*Text segment*.
--- Begin ---
George Grenfell (21 August 1849, in Sancreed, Cornwall – 1 July 1906, in Basoko, Congo Free State (now the Democratic Republic of the Congo) was a Cornish missionary and explorer.

Early years
Grenfell was born at Sancreed, near Penzance, Cornwall. After the family moved to Birmingham he was educated at a branch of King Edward's school. Though his parents were Anglicans he soon joined Heneage Street Baptist Chapel, where he was admitted to membership by baptism on 7 Nov.1864.

Influenced by the likes of David Livingstone, Grenfell's ambition was to become a missionary so in September 1873 he entered the Baptist College, Stokes Croft, Bristol. On 10 Nov. 1874 the Baptist Missionary Society accepted him for work in Africa.

In 1875, he went as a Baptist missionary to Cameroon, West Africa, with Alfred Saker (1814–80).  In 1877 he relocated to Victoria and explored the Wouri River and in the following year he ascended Mongo ma Loba Mountain.  From 1880 onwards he did some important work in exploring little-known rivers of the Congo Basin.

Congo explorations
In 1881, cooperating with the Rev Thomas J. Comber and others, he established a chain of missions at Musuko, Vivi, Isangila, Manyanga, and other points, and in 1884, in a small steam vessel, he explored the Congo to the equator.  He established headquarters at Arthington, near Leopoldville, in 1884, and launched on Stanley Pool a river steam vessel, the Peace, in which he explored the Kivu, the Kwango, and the Kasai rivers, discovered the Ruki, or Black River, and ascended the Mubangi for 200 miles (320 km) to Grenfell Falls, at lat. 4° 40' N.  
In 1885 he explored with Curt von François other tributaries of the Congo, notably the Busira, along which he found Pygmy Batwa peoples. In the following year he examined the Kasai, the Sankuru, and the Luebo and Lulua, and made careful records of the Bakuba and Bakete tribes.  He was awarded in 1887 the Patron's Medal of the Royal Geographical Society for his explorations in the Cameroons and Congo.
--- End ---
*Prompt A*. In the piece about George Grenfell, what award did he receive in 1887?
*Prompt B*. Carry on the account of George Grenfell's life past its final sentence.

*Material provided*.
--- Begin ---
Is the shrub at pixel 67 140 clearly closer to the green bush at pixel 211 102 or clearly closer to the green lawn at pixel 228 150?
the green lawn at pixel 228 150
--- End ---
*Exercise response A*. The Patron's Medal of the Royal Geographical Society.

*Exercise response B*.
In 1891 he was appointed a plenipotentiary for Belgium to delimit the boundary line between the Belgian and Portuguese possessions along the Luanda frontier.  In 1903 he protested to King Leopold against consistent refusal of the Congo Free State authorities to countenance further Baptist advance beyond Yakusu on the Upper Congo, but with no effect.
From 1893 to 1900 Grenfell remained chiefly at Bolobo on the Congo, where a strong mission station was established. After a visit to England in 1900, he started for a systematic exploration of the Aruwimi River and by November 1902 had reached Mawambi, about eighty miles from the western extreme of the Uganda protectorate.

Last years

Between 1903 and 1906 Grenfell was busy with a new station at Yalemba, fifteen miles east of the confluence of the Aruwimi with the Congo.
Meanwhile, he found difficulty in obtaining building sites from the Congo Free State, which accorded them freely to Roman Catholics. He grew convinced of the Catholic character of Belgian administration, in which he had previously trusted. In 1903 King Leopold despatched at Grenfell's entreaty a commission of inquiry, before which he gave evidence, but its report gave him little satisfaction. Grenfell died after a bad attack of blackwater fever at Basoko on 1 July 1906.

A memorial tablet was unveiled in Heneage Street Baptist Chapel, Birmingham, on 24 September 1907. During major 1950s clearance of the area for redevelopment Heneage Street Baptist was closed. The tablet was recovered and was moved to a new Chapel in north-east Birmingham named in his honour.

Publications
 Life on the Congo, by William Holman Bentley; with an introduction by George Grenfell. London: The Religious Tract Society, 1887.
 The upper Congo, Geographical Journal, Bd. 20 (1902)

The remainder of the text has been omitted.